The Role and Timing of Decompression in Acute Spinal Cord Injury

What do we know? What should we do?

Tator, C.

Department of Neurosurgery
Royal North Shore and Dalcross Private Hospital
Sydney, New South Wales, Australia

Diagnosis Spinal cord injury, pills and stethoscope.The management of acute spinal cord injury has traditionaly concentrated on preventative measures as well as, for the better part of the previous century, conservative care. Pharmacologic interventions, in particular intravenous methylprednisolone therapy, have shown modest improvements in clinical trials and are still undergoing evaluation.

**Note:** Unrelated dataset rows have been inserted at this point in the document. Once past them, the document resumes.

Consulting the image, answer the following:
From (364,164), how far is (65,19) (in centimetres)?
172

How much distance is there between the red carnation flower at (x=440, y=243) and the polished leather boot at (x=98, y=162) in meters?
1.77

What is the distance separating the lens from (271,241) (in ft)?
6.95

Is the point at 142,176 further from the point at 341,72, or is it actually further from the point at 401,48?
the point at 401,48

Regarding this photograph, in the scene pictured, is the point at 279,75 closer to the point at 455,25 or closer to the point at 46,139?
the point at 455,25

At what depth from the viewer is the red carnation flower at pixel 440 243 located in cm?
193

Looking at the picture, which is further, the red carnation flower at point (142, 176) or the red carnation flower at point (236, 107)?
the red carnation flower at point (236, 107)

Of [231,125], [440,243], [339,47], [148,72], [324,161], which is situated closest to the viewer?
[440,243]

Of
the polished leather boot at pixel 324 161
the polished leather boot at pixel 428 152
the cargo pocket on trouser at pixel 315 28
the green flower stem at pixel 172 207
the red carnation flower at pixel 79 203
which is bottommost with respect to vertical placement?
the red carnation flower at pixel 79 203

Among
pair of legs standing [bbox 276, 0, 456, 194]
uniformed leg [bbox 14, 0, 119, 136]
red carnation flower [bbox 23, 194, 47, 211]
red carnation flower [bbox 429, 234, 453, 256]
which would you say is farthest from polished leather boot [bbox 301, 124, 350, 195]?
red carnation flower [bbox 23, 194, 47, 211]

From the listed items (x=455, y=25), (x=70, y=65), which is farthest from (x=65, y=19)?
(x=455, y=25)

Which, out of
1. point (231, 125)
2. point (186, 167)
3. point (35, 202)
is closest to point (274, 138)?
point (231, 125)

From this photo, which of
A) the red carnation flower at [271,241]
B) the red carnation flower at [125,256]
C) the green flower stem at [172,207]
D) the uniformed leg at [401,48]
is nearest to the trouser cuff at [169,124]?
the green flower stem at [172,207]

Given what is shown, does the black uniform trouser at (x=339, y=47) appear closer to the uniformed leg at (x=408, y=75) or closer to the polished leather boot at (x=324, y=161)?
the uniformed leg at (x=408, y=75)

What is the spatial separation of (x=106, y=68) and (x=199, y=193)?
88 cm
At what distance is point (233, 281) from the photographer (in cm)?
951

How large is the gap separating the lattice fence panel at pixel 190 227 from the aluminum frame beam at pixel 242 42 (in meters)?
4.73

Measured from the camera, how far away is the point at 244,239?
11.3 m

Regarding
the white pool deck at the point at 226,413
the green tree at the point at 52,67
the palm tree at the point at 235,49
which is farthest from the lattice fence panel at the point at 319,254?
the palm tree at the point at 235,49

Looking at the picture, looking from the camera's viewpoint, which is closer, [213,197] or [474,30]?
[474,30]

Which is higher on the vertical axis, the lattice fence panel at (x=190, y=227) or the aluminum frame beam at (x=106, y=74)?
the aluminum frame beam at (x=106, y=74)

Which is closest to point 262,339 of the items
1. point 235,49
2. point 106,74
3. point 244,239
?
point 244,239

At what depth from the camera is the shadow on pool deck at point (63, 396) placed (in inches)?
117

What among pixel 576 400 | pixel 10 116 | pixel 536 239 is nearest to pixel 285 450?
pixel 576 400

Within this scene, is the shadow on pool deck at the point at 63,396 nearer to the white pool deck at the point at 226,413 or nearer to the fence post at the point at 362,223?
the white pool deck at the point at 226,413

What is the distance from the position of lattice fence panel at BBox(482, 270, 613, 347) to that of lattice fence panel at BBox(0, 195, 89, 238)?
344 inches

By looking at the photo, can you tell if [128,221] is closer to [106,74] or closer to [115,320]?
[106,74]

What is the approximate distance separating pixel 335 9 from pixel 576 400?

More recent interest has focused on the role of surgical reduction and decompression, particularly "early" surgery. A review of the current evidence available in the literature suggests that there is no standard of care regarding the role and timing of surgical decompression. There are insufficient data to support overall treatment standards or guideines for this topic. There are, however, Class II data indicating that early surgery (less than 24 hours) may be done safely after acute SCI.

Furthermore, there are Class III data to suggest a role for urgent decompression in the setting of 1) bilateral facet dislocation and 2) incomplete spinal cord injury with a neurologically deteriorating patient. Whereas there is biologic evidence from experimental studies in animals that early decompression may improve neurologic recovery after SCI, the relevant time frame in humans remains unclear. To date, the role of decompression in patients with SCI is only supported by Class III and limited Class II evidence and accordingly can be considered only a practice option. Accordingly, there is a strong rationale to undertake prospective, controlled trials to evaluate the role and timing of decompression in acute SCI.